1966 Ekim’indeki kurultayda Genel Sekreterliğe seçilen Bülent Ecevit ve daha sonra Demokratik Sol olacak Ortanın Solu’nun artık neredeyse eşanlamlı iki kelime haline gelmeye başlayacağı yıllar, bu yıllardır. Bu yıllar, dünyayı kasıp kavuracak ‘68 Hareketi’nin Türkiye’yi de sarsacağı; aynı zamanda Ecevit’in, Ortanın Solu’nun sosyalist bir hareket olmadığını ispata gayret ettiği yıllardır.
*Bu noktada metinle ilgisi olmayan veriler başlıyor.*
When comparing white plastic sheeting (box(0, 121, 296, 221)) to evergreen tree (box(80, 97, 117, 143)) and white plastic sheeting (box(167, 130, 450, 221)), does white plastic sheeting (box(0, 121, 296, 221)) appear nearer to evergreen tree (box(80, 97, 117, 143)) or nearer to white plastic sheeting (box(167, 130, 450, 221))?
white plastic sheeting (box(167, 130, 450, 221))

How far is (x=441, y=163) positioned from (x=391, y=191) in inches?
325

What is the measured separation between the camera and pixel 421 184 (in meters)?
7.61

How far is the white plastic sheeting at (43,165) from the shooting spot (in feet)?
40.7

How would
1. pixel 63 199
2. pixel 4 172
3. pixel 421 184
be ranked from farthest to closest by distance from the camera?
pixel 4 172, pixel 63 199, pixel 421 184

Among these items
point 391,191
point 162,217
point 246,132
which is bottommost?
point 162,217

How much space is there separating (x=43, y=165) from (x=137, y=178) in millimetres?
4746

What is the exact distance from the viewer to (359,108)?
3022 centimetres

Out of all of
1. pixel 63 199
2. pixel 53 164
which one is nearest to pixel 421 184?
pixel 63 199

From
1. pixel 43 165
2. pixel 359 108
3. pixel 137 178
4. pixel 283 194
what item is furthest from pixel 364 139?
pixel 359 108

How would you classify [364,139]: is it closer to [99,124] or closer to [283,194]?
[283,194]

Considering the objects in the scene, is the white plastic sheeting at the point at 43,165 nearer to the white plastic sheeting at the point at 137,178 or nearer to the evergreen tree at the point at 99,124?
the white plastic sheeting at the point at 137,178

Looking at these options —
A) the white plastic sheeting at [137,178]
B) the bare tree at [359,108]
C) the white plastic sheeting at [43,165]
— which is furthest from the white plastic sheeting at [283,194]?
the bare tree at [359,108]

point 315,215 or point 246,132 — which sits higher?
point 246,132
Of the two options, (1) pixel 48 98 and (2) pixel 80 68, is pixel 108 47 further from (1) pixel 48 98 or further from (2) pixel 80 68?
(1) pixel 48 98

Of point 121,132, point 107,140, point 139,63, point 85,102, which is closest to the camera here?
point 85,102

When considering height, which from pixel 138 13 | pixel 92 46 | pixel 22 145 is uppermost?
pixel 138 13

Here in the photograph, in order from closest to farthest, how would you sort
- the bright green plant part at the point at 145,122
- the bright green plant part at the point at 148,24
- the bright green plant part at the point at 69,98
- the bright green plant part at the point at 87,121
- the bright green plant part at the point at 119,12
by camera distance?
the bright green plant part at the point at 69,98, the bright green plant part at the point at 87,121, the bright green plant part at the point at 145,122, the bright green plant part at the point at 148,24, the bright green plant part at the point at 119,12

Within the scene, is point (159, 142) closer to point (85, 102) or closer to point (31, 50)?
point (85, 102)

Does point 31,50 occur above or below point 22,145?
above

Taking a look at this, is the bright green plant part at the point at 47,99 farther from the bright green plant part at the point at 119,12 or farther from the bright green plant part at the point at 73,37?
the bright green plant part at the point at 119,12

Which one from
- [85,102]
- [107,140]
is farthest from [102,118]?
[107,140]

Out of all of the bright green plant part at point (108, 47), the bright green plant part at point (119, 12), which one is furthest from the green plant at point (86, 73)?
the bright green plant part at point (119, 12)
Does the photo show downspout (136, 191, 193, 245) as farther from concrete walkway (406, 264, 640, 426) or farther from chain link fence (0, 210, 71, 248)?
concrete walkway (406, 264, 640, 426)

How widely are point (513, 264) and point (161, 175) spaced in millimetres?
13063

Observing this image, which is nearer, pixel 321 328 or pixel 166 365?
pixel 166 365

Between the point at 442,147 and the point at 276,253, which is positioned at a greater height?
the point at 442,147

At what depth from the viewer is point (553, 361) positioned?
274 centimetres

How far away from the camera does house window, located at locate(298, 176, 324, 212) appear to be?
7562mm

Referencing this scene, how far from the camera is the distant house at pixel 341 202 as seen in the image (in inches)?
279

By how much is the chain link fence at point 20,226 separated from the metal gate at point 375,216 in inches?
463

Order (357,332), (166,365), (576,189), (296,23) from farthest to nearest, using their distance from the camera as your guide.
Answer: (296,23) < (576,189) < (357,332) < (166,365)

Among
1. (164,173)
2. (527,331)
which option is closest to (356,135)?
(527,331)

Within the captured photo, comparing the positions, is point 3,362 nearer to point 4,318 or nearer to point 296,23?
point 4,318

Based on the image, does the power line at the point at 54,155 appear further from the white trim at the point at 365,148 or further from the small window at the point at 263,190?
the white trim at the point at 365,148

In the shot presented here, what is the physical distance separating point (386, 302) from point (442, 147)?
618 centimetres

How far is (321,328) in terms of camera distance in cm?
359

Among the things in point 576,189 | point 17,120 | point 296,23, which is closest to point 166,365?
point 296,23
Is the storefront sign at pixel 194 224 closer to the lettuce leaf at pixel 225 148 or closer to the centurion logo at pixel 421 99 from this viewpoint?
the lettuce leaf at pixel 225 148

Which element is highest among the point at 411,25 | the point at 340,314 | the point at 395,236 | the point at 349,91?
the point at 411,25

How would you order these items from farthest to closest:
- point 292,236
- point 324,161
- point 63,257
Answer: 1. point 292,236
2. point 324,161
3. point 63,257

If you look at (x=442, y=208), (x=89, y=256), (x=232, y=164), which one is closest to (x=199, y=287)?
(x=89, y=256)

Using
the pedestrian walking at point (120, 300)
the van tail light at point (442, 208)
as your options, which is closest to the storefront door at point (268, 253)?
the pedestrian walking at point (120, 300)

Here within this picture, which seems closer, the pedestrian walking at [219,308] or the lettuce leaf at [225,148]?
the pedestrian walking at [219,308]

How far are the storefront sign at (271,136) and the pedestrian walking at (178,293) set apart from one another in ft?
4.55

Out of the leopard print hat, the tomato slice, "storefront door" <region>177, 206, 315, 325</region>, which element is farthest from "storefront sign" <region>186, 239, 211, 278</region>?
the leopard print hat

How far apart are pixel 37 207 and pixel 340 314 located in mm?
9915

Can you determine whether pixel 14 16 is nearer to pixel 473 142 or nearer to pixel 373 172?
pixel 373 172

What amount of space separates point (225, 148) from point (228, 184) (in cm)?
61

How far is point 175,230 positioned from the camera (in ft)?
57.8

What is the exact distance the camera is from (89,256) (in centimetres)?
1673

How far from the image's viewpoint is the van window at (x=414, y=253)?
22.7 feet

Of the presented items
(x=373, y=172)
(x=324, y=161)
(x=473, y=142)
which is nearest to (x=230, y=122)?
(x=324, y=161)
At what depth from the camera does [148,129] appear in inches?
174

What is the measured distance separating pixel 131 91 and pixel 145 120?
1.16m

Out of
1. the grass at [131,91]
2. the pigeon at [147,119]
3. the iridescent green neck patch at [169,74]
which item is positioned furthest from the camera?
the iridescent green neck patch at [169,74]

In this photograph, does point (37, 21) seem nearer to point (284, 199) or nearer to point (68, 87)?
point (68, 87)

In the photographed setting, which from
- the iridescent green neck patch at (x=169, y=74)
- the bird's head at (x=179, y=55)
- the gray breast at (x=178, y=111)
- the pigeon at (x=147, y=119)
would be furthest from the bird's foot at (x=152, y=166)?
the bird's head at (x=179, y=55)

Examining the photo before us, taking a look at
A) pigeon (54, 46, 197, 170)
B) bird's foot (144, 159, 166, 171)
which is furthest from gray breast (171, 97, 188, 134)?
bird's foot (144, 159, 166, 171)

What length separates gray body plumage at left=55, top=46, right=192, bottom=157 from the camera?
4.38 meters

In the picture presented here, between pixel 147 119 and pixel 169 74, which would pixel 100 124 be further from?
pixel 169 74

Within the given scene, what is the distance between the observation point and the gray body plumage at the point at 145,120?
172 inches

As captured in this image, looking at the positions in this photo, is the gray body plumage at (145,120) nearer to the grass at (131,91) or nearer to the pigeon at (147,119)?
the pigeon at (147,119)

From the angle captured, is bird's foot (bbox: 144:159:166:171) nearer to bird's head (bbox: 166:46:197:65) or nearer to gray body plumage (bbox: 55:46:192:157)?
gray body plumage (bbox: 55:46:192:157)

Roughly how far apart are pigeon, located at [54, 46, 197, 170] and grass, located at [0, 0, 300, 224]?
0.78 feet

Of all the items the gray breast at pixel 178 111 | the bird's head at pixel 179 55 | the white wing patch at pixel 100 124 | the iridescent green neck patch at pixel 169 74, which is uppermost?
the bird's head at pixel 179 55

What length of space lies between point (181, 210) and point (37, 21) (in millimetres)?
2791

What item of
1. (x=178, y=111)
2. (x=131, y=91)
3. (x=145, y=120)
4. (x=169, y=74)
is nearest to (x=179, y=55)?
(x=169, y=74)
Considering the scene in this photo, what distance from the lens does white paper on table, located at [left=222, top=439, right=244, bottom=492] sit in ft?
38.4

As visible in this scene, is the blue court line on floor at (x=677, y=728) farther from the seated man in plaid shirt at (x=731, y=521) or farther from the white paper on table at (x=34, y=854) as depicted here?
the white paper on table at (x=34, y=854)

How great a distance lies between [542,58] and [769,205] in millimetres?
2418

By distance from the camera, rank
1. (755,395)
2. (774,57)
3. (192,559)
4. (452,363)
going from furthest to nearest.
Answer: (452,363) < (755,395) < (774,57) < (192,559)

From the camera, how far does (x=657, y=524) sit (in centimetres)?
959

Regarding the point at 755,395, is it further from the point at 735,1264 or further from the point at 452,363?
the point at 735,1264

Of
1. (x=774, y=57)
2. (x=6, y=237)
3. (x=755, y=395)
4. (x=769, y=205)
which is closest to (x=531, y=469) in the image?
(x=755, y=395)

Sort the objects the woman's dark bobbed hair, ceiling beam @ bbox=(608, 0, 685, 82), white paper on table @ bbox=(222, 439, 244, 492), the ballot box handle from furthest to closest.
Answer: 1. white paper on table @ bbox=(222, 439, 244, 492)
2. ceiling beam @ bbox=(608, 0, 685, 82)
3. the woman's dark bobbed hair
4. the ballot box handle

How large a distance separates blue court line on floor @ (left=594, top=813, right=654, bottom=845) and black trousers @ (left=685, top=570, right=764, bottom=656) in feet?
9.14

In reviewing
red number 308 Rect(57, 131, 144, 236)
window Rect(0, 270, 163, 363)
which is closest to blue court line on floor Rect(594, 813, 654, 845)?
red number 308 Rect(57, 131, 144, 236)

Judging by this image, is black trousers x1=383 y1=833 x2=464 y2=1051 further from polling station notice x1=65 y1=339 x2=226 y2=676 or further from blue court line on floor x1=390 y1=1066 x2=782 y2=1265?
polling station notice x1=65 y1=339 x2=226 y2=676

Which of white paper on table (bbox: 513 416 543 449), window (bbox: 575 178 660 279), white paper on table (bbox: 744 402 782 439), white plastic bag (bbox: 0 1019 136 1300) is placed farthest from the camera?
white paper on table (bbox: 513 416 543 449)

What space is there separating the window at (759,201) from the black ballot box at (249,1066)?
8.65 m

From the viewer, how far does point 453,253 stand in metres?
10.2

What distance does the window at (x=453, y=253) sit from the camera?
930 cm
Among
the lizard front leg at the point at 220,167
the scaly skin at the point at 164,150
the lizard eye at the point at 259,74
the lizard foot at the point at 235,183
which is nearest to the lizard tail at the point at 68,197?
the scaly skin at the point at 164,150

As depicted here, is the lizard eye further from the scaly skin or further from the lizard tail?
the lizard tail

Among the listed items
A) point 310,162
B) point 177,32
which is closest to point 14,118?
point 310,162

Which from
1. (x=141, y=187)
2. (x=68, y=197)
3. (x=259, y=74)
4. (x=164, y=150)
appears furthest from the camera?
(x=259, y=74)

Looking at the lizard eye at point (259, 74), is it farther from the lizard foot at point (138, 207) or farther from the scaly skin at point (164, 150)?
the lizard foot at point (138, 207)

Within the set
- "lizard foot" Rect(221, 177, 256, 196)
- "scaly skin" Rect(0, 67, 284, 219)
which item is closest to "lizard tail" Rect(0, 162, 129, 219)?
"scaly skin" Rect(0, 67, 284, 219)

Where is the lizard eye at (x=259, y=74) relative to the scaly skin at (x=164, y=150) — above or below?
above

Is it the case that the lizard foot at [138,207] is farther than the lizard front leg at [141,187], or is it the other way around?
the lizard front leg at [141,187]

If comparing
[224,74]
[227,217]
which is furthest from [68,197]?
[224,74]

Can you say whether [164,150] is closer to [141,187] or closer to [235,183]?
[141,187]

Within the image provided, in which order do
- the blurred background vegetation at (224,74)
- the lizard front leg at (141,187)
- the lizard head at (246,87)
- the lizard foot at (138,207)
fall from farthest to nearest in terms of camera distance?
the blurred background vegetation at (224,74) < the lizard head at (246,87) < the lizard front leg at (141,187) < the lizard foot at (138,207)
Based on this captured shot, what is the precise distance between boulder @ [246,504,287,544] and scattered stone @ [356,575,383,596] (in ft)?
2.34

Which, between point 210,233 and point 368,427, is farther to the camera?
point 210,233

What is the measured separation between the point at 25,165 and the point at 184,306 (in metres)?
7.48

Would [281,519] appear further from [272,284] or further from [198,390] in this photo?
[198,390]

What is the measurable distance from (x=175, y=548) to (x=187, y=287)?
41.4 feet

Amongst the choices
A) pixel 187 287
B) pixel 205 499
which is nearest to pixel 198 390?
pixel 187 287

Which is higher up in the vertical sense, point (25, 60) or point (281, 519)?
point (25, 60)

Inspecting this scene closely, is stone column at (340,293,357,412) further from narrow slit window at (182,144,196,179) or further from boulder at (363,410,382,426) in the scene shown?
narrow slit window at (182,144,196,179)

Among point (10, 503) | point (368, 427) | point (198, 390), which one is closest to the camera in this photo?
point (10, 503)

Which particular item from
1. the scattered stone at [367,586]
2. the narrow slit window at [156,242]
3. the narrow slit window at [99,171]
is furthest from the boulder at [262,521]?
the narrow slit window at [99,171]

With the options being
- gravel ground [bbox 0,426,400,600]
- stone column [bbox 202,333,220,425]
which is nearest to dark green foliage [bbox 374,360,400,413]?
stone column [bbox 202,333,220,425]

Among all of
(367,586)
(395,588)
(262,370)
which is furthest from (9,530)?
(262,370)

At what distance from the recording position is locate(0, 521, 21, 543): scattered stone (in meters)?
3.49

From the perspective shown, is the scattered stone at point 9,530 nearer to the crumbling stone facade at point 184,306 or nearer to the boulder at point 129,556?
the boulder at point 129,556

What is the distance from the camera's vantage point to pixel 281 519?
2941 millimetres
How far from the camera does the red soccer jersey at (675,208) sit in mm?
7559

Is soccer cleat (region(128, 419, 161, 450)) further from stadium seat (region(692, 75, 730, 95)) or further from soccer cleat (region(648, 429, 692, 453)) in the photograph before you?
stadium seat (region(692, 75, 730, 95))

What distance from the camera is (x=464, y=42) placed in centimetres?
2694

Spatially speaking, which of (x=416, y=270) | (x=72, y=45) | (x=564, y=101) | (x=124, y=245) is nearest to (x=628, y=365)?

Genel Başkanlığa seçildiği yetmişli yıllarda ise bu, artık, Ortanın Solu/Demokratik Sol’u komünizmle mücadelenin bir unsuru olarak formüle etmesine kadar varmıştır. 12 Mart Muhtırası, 68 Hareketi’nin Türkiye’deki izdüşümüyle, başta da onun ordu içindeki yansımalarıyla, hesaplaşmaya soyunur. CHP bu darbede tabir-i caizse ikiye bölünecektir. Genel Başkan İsmet İnönü, darbeyi onaylar; Nihat Erim’in partiden ayrılarak başbakanlık görevini kabul etmesine cevaz verir. Genel Sekreter Bülent Ecevit ise darbenin Ortanın Solu’na yapıldığı düşüncesiyle partideki görevinden istifa eder. Bu Ecevit’e Genel Başkanlık yolunu açacak en önemli stratejik hamlelerden birisi olmuştur. Nitekim 1972 Mayıs’ındaki kurultayda Ecevit amacına ulaşarak partinin Atatürk ve İnönü’den sonraki üçüncü genel başkanı olur Ecevit’in görevi, Parti 12 Eylül Darbesi sonrasında kapatılana kadar devam edecektir.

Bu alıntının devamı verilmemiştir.